Perhaps more important, she explained how she could be a “compassionate conservative” and a “passionate conservationist.” Her practical environmentalism exposed the radical rhetoric of the environmental groups. They say no to exploring for oil in the nineteen-million-acre Arctic National Wildlife Refuge, while Norton points out that exploration would only involve 2,000 acres and then only when the tundra is covered with snow. They urged the Clinton administration to lock up nearly six million acres in national monuments and fifty-eight million acres in roadless areas without any input from state and local governments or citizens, while she wants full involvement of the people directly affected.

Although the environmentalists lost, the environment will win if the new administration pursues a theme of pragmatic environmentalism.

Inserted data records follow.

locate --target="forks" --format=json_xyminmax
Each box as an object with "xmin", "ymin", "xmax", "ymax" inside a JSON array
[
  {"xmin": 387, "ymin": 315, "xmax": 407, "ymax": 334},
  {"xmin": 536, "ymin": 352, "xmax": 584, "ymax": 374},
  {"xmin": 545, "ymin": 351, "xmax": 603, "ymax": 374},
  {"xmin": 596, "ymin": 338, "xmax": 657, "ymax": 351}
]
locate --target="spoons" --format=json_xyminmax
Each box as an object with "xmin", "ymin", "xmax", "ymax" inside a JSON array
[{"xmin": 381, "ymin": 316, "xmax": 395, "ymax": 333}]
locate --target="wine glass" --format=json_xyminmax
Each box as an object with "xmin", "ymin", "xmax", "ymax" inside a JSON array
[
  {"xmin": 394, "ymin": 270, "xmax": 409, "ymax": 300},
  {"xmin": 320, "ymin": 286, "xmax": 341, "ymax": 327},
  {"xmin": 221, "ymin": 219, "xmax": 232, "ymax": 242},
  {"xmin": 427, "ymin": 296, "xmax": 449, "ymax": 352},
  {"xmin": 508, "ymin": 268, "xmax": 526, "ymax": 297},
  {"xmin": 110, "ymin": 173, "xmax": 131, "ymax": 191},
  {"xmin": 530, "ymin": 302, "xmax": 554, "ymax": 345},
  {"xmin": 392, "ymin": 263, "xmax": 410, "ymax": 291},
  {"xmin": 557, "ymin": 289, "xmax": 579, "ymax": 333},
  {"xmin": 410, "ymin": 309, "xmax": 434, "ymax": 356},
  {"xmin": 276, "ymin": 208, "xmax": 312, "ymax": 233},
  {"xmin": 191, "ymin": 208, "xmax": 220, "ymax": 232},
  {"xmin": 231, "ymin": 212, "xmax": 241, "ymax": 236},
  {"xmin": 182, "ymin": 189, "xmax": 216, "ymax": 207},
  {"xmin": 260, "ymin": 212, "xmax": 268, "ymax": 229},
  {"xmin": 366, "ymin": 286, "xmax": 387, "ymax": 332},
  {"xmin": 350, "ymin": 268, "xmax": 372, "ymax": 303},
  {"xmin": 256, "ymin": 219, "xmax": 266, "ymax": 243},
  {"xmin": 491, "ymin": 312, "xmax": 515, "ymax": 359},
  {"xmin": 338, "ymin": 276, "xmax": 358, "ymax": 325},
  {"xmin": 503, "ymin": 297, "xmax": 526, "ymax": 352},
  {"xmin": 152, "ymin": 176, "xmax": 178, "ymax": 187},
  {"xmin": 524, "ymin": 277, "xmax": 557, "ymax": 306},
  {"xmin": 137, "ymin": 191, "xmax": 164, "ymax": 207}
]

Here are a few suggestions: allow ranchers to sell their grazing permits to environmental groups on a willing buyer-willing seller basis (the Grand Canyon Trust has tried this on federal lands in southern Utah but has been thwarted by Interior policies); expand the ability for national parks to raise revenues from user fees and to reinvest them where they are collected (Yellowstone is already using fees to generate millions for fixing its decaying infrastructure); reward private landowners for improving endangered species habitat (one environmental group currently compensates ranchers who lose livestock to wolves, another is leasing water to increase stream flows for endangered salmon and steelhead); and establish transferable fishing quotas to give fishers an incentive to reduce overfishing (this approach has proved effective in Alaska’s halibut fishery and in New Zealand and Australia).

Writing in the 1930s, Aldo Leopold, the environmentalists’ icon, said that “conservation will ultimately boil down to rewarding the private landowner who conserves the public interest.” President Bush and Secretary Norton understand the wisdom of this statement.

In a May 1999 meeting with policy analysts including Norton, then-Governor Bush said, “When I leave office, the air and water will be cleaner, and the land will be better cared for. Your job is to tell me how to make that happen.” If the Bush administration uses market approaches and devolves some policy to state and local governments, he will be the environmental president.